Sur le cœur de la nuit privé d’étoiles, au-dessus du chemin qui mène à Theresienstadt, les bourreaux ont cousu des étoiles de David..

La main du MaHaRaL ne bénit plus le ghetto de Josephov. La Mort était cachée dans les plis d’une rose. La force du golem fut rendue à l’informe quand il eut effacé l’Aleph de son front.

 Et le Dieu de leurs pères fut leur seul défenseur.

 Le lierre obscur du cimetière juif et le regard hanté de Kafka. Il erre dans les ruelles de Mala Strana…
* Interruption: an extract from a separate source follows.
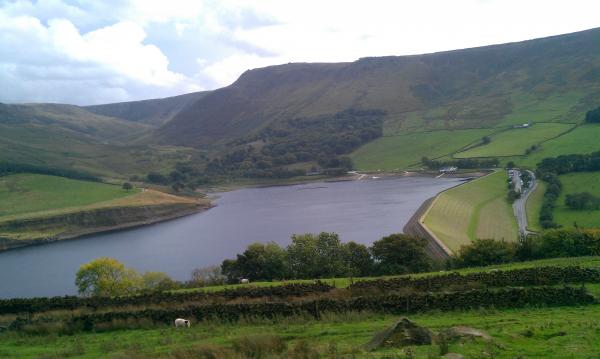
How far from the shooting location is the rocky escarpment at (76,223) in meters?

 Ils ont brisé les vitres de la synagogue

Ils ont ouvert les portes de l’enfer.

Sous le lierre obscur de la maison des morts, le crépuscule rougit le soulèvement des pierres et les fleurs d’amandier sur le chandelier d’or…

 

                                        La menora des morts

                                        Eclaire les vivants

                   Au creux de la mémoire des morts sans sépulture.

 

 

 

 

 

 Si c'est un homme

 

Vous qui vivez en toute quiétude

Bien au chaud dans vos maisons,

Vous qui trouvez le soir en rentrant

Le table mise et des visages amis,

Considérez si c'est un homme

Que celui qui peine dans la boue,

Qui ne connaît pas de repos,

Qui se bat pour un quignon de pain,

Qui meurt pour un oui pour un non.

Considérez si c'est une femme

Que celle qui a perdu ses cheveux

Et jusqu'à la force de se souvenir,

Les yeux vides et le sein froid

Comme un grenouille en hiver.

N'oubliez pas que cela fut,

Non, ne l'oubliez pas :

Gravez ces mots dans votre coeur.

Pensez-y chez vous, dans la rue,

En vous couchant, en vous levant ;

Répétez-le à vos enfants.

Ou que votre maison s'écroule,

Que la maladie vous accable,

Que vos enfants se détournent de vous.